Dans le même temps, on constate qu’il n’y a pas d’aggravation notable des problèmes liés aux sanctions. La fréquence des signalement des effets négatifs a diminué tandis que celle des effets « positifs » a augmenté. Par exemple, par rapport à la fin de 2022, les problèmes d’obtention d’importations, la réduction des possibilités d’exportation et les restrictions à l’importation de technologies ont commencé à être moins fréquemment mentionnés. Très probablement, une telle dynamique de réponses est associée à la mise en place progressive de canaux alternatifs pour les approvisionnements transfrontaliers, ainsi qu’au renforcement des processus de substitution des importations.

Tableau 3

Quelles mesures ont été prises par votre entreprise en réaction aux sanctions ?

Avr-Mai 2022 Nov-Dec 2022 Avr-Mai 2023
Réduction du coût du personnel 11,50% 12,60% 11,20%
Réduire l’investissement 36,90% 30,70% 34,80%
Arrêter la production de certains produits 14,80% 18,10% 8,00%
Recherche de nouveaux fournisseurs en Russie 69,70% 78,00% 67,20%
Recherche de nouveaux fournisseurs à l’étranger 36,10% 42,50% 34,00%
Commencer la production de nouveaux produits 21,30% 27,60% 20,60%
Chercher de nouveaux marchés 31,10% 39,40% 41,20%
Restructurer et moderniser la production pour le futur 14,80% 33,10% 32,80%

La prédominance des méthodes d’adaptation dite « actives » aux sanctions par rapport aux méthodes « passives » devient de plus en plus évidente. En particulier, au printemps 2023, la part des réponses concernant divers types de réduction des coûts a continué de diminuer. La part des réponses sur la réduction des coûts d’investissement est passée de 36,9% au printemps 2022 et 30,7% fin 2022 à 24,8% au printemps 2023. De même, la part des réponses sur l’arrêt de la production de certains types des produits est passé de 18,1% fin 2022 à 8,4% au printemps 2023. Dans le même temps, la fréquence des rapports sur les actions de recherche de fournisseurs alternatifs en Russie et à l’étranger, de lancement de processus de modernisation de la production et de recherche de les nouveaux marchés de vente sont restés élevés.

Données extraites:
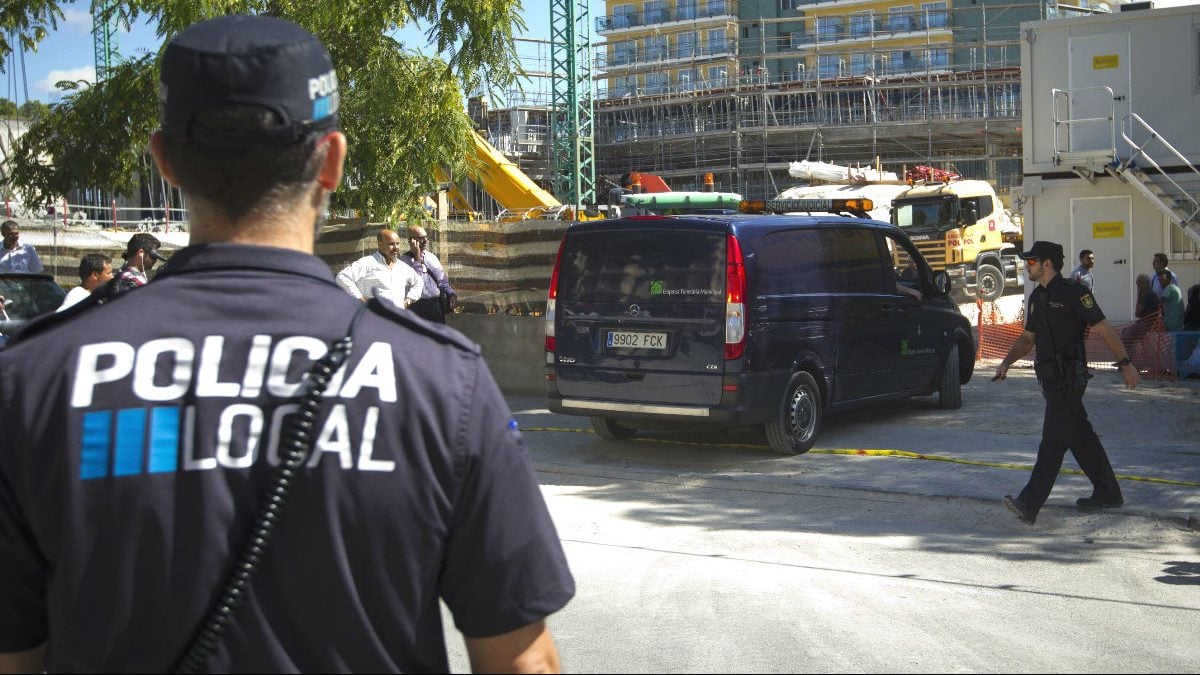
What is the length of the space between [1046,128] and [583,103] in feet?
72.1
...
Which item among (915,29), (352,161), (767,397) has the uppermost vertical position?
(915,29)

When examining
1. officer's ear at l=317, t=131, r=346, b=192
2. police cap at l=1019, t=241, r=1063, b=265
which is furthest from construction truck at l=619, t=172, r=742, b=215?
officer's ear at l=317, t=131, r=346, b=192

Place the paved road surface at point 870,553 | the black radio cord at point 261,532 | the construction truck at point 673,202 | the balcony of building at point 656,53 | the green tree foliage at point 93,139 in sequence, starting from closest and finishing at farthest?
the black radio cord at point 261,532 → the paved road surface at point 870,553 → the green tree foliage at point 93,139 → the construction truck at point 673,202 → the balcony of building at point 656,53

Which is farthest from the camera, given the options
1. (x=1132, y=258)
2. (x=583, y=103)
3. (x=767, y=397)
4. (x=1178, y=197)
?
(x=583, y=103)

Liste des tâches:
**A)** Recopiez, dans le texte sur les sanctions, tout ce qui va de « Dans le même temps, on » jusqu'à « substitution des importations. ».
**B)** Poursuivez le texte sur les sanctions à partir de l'endroit où il s'arrête.
La liste provient d'une autre source que le texte.

Corrigé des exercices:
**A)**
Dans le même temps, on constate qu’il n’y a pas d’aggravation notable des problèmes liés aux sanctions. La fréquence des signalement des effets négatifs a diminué tandis que celle des effets « positifs » a augmenté. Par exemple, par rapport à la fin de 2022, les problèmes d’obtention d’importations, la réduction des possibilités d’exportation et les restrictions à l’importation de technologies ont commencé à être moins fréquemment mentionnés. Très probablement, une telle dynamique de réponses est associée à la mise en place progressive de canaux alternatifs pour les approvisionnements transfrontaliers, ainsi qu’au renforcement des processus de substitution des importations.

**B)**
La vitesse à laquelle les entreprises s’adaptent aux sanctions dépend largement du soutien des autorités. Le point de vue des entreprises russes sur le type de mesures de soutien que les autorités devraient mettre en œuvre d’ici à la fin du printemps 2023 n’a pas beaucoup changé par rapport aux réponses de 2022. En termes de fréquence de mention on a :

  • La réduction (ou le freinage) des prix de l’énergie et des transports (54,0% des réponses),
  • La réduction de la charge bureaucratique (46,8%)
  • La réduction de la pression fiscale pour les producteurs (46,0%)
  • Le soutien de la demande dans l’économie par le biais des marchés publics (43,7 % des réponses),
  • Le soutien financier à la substitution des importations (38,9 %)
  • Le lancement de grands projets d’infrastructure (36,5 %).

Répondant aux questions sur le rôle de l’État dans les conditions actuelles, la majorité des entreprises interrogées, comme auparavant, se sont prononcées en faveur de la poursuite d’une politique économique étatique plus active. Au printemps 2023, 44,4 % des répondants étaient favorables au renforcement de l’intervention de l’État dans l’économie par des méthodes indirectes, et 11,3 % étaient favorables au renforcement de l’intervention directe.

Dans le même temps, environ un tiers des entreprises étaient favorables à une certaine réduction du rôle de l’État dans l’économie. Si l’on analyse la dynamique des réponses à la question sur le rôle souhaitable de l’État dans l’économie au cours des 10 dernières années, la part des partisans d’un État plus actif a lentement diminué, tandis que la part des partisans de le point de vue opposé s’est développé.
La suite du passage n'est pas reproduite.